Wyodrębnij bez zmian fragment poniższej dyskusji o Roland Garros 2012, zaczynając od „Zobaczymy jak będzie” i kończąc na „pisze:Myślę raczej o stracie dwóch pierwszych setów.”.

— Podany fragment —
________________________

Strona 25 z 69

Re: Roland Garros 2012

: 01 cze 2012, 0:16
autor: DUN I LOVE
SebastianK pisze:Dun, z tym to chyba trochę przesadzasz jednak. Dziś poszło jak poszło bo rywal po pierwsze nie miał w ogóle wiary w wygraną, po drugie niemiłosiernie pudłował w naprawdę łatwych sytuacjach.
Przynajmniej tak to wyglądało w pierwszym secie, pozostałych nie widziałem.
Nie odnosiłem się do dzisiejszego meczu (pracowałem, nie widziałem), ale do całego sezonu ziemniaczanego, z wyłączeniem Madrytu oczywiście. Nie wiem, co masz na myśli pisząc o problemach - 7-5 w secie, stratę pojedynczej partii?

Re: Roland Garros 2012

: 01 cze 2012, 0:32
autor: SebastianK
Myślę raczej o stracie dwóch pierwszych setów. Nadal jakoś wolno wchodzi w mecz, dobrze serwujący gracz ma szanse utrzymać swój serwis a do tego, jeśli będzie trafiał, może przełamać Rafaela. Przecież dziś Istomin miał szanse na przełamanie, a trzeba jasno powiedzieć, że nie potrafił w tym meczu wykorzystać nadarzających się okazji.

Zobaczymy jak będzie z Raonicem.

Re: Roland Garros 2012

: 01 cze 2012, 0:43
autor: DUN I LOVE
Druga runda dostarczyła nam 4 meczów 5-setowych. Mniej niż w pierwszej serii gier, ale i meczów dwa razy mniej było do rozegrania. W moim odczuciu dzisiejszy pojedynek Mathieu - Isner był najlepszym podczas tegorocznego Rolanda - jak do tej pory. Nie mogę pominąć też faktu, że sukces Paulo był jednym z jaśniejszych i bardziej wzruszających momentów mojego kibicowskiego życia w ostatnim czasie (przychylam się do odczuć Shevy).

Bardzo mocno trzymają się najwyżej rozstawieni. 9 z 10 najlepszych rankingowo zagra w Last32, 13 z 16 i co najmniej 20 z 32 (Granollers może być 21). Najniżej notowanym graczem w 3 rundzie jest Nicolas Devlider (ATP 286).
SebastianK pisze:Myślę raczej o stracie dwóch pierwszych setów.
Ok.

________________________

— Podane informacje —
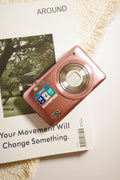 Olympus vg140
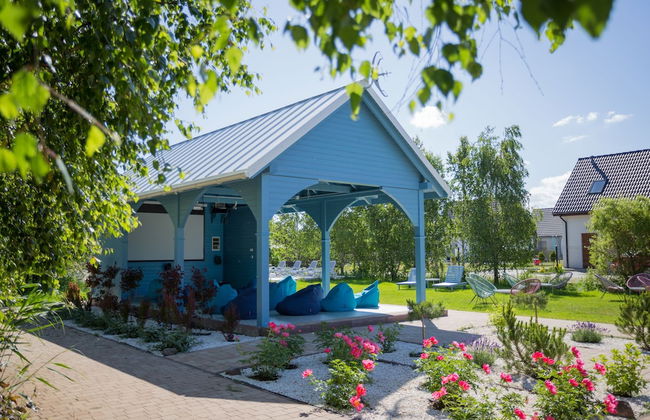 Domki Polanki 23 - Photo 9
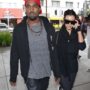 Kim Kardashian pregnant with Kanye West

________________________

— Rozwiązanie zadania —
Zobaczymy jak będzie z Raonicem.

Re: Roland Garros 2012

: 01 cze 2012, 0:43
autor: DUN I LOVE
Druga runda dostarczyła nam 4 meczów 5-setowych. Mniej niż w pierwszej serii gier, ale i meczów dwa razy mniej było do rozegrania. W moim odczuciu dzisiejszy pojedynek Mathieu - Isner był najlepszym podczas tegorocznego Rolanda - jak do tej pory. Nie mogę pominąć też faktu, że sukces Paulo był jednym z jaśniejszych i bardziej wzruszających momentów mojego kibicowskiego życia w ostatnim czasie (przychylam się do odczuć Shevy).

Bardzo mocno trzymają się najwyżej rozstawieni. 9 z 10 najlepszych rankingowo zagra w Last32, 13 z 16 i co najmniej 20 z 32 (Granollers może być 21). Najniżej notowanym graczem w 3 rundzie jest Nicolas Devlider (ATP 286).
SebastianK pisze:Myślę raczej o stracie dwóch pierwszych setów.